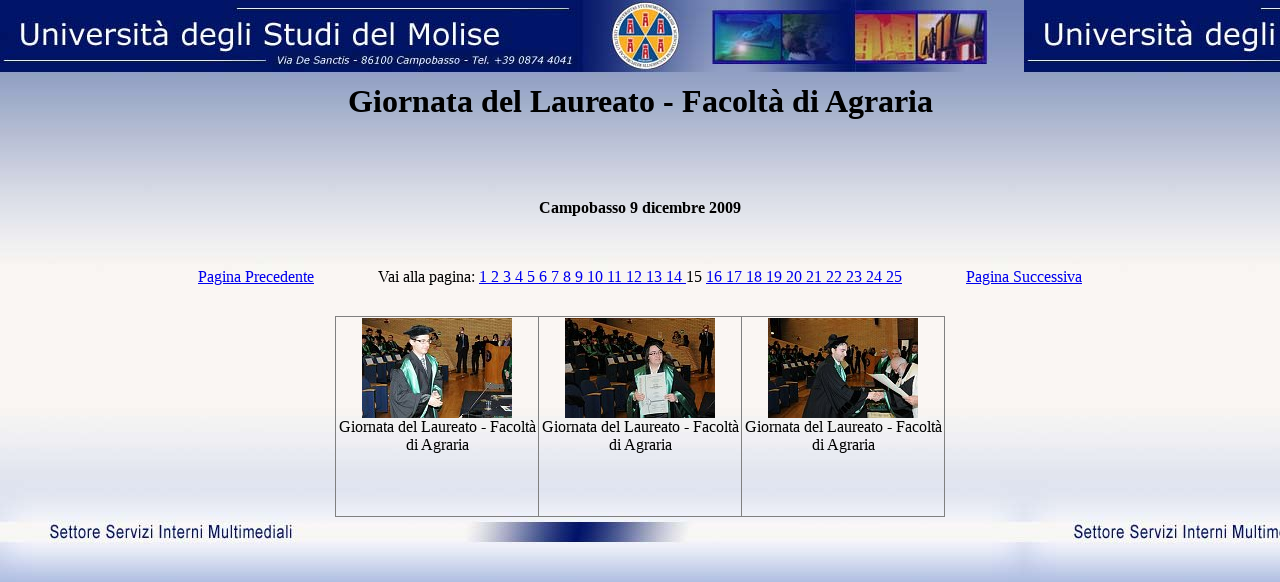

--- FILE ---
content_type: text/html
request_url: http://web.unimol.it/galleria%202009/Giornata_Laureato_Agraria_dic_09/page15.htm
body_size: 2047
content:
<HTML>
<HEAD>

<BODY BACKGROUND="graphics/base_foto_htlm.jpg">

<TITLE>Giornata del Laureato - Facolt� di Agraria</TITLE>


<META NAME="KEYWORDS" CONTENT="                                             "> 


</HEAD>
<BODY  BGCOLOR="FFFFFF">
<CENTER>
<BR>

 


<BR><BR><H1>Giornata del Laureato - Facolt� di Agraria</H1>

<BR><BR><H4>Campobasso 9 dicembre 2009</H4>


<TABLE CELLSPACING=30 CELLPADDING=0 BORDER=0>
<TR>
<TD ALIGN=LEFT WIDTH=150>

<A HREF="page14.htm" >  Pagina Precedente  </A>

</TD>
<TD ALIGN=CENTER>
Vai alla pagina: <A HREF="start.htm"> 1 </a> <A HREF="page2.htm"> 2 </a> <A HREF="page3.htm"> 3 </a> <A HREF="page4.htm"> 4 </a> <A HREF="page5.htm"> 5 </a> <A HREF="page6.htm"> 6 </a> <A HREF="page7.htm"> 7 </a> <A HREF="page8.htm"> 8 </a> <A HREF="page9.htm"> 9 </a> <A HREF="page10.htm"> 10 </a> <A HREF="page11.htm"> 11 </a> <A HREF="page12.htm"> 12 </a> <A HREF="page13.htm"> 13 </a> <A HREF="page14.htm"> 14 </a> 15 <A HREF="page16.htm"> 16 </a> <A HREF="page17.htm"> 17 </a> <A HREF="page18.htm"> 18 </a> <A HREF="page19.htm"> 19 </a> <A HREF="page20.htm"> 20 </a> <A HREF="page21.htm"> 21 </a> <A HREF="page22.htm"> 22 </a> <A HREF="page23.htm"> 23 </a> <A HREF="page24.htm"> 24 </a> <A HREF="page25.htm"> 25 </a> 
</TD>
<TD ALIGN=RIGHT WIDTH=150>

<A HREF="page16.htm" >  Pagina Successiva  </A>

</TD>
</TR>
</TABLE>


<TABLE BORDER=1 RULES=All>

<TR>

<TD WIDTH=200 HEIGHT=200 ALIGN=CENTER VALIGN=TOP> <A HREF="ppages/ppage43.htm"><IMG SRC="images/thumbs/thumb43.jpg" Alt=""></A>
<BR>Giornata del Laureato - Facolt� di Agraria
 
</TD>

<TD WIDTH=200 HEIGHT=200 ALIGN=CENTER VALIGN=TOP> <A HREF="ppages/ppage44.htm"><IMG SRC="images/thumbs/thumb44.jpg" Alt=""></A>
<BR>Giornata del Laureato - Facolt� di Agraria
 
</TD>

<TD WIDTH=200 HEIGHT=200 ALIGN=CENTER VALIGN=TOP> <A HREF="ppages/ppage45.htm"><IMG SRC="images/thumbs/thumb45.jpg" Alt=""></A>
<BR>Giornata del Laureato - Facolt� di Agraria
 
</TD>

 
</TR>

</TABLE>
 
</CENTER>
</BODY>
</HTML>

────────────────

Only the stretch of lines that begins with the one holding "<TD ALIGN=RIGHT WIDTH=150>" and ends with the last line above belongs in the answer; please write it out exactly.

<TD ALIGN=RIGHT WIDTH=150>

<A HREF="page16.htm" >  Pagina Successiva  </A>

</TD>
</TR>
</TABLE>


<TABLE BORDER=1 RULES=All>

<TR>

<TD WIDTH=200 HEIGHT=200 ALIGN=CENTER VALIGN=TOP> <A HREF="ppages/ppage43.htm"><IMG SRC="images/thumbs/thumb43.jpg" Alt=""></A>
<BR>Giornata del Laureato - Facolt� di Agraria
 
</TD>

<TD WIDTH=200 HEIGHT=200 ALIGN=CENTER VALIGN=TOP> <A HREF="ppages/ppage44.htm"><IMG SRC="images/thumbs/thumb44.jpg" Alt=""></A>
<BR>Giornata del Laureato - Facolt� di Agraria
 
</TD>

<TD WIDTH=200 HEIGHT=200 ALIGN=CENTER VALIGN=TOP> <A HREF="ppages/ppage45.htm"><IMG SRC="images/thumbs/thumb45.jpg" Alt=""></A>
<BR>Giornata del Laureato - Facolt� di Agraria
 
</TD>

 
</TR>

</TABLE>
 
</CENTER>
</BODY>
</HTML>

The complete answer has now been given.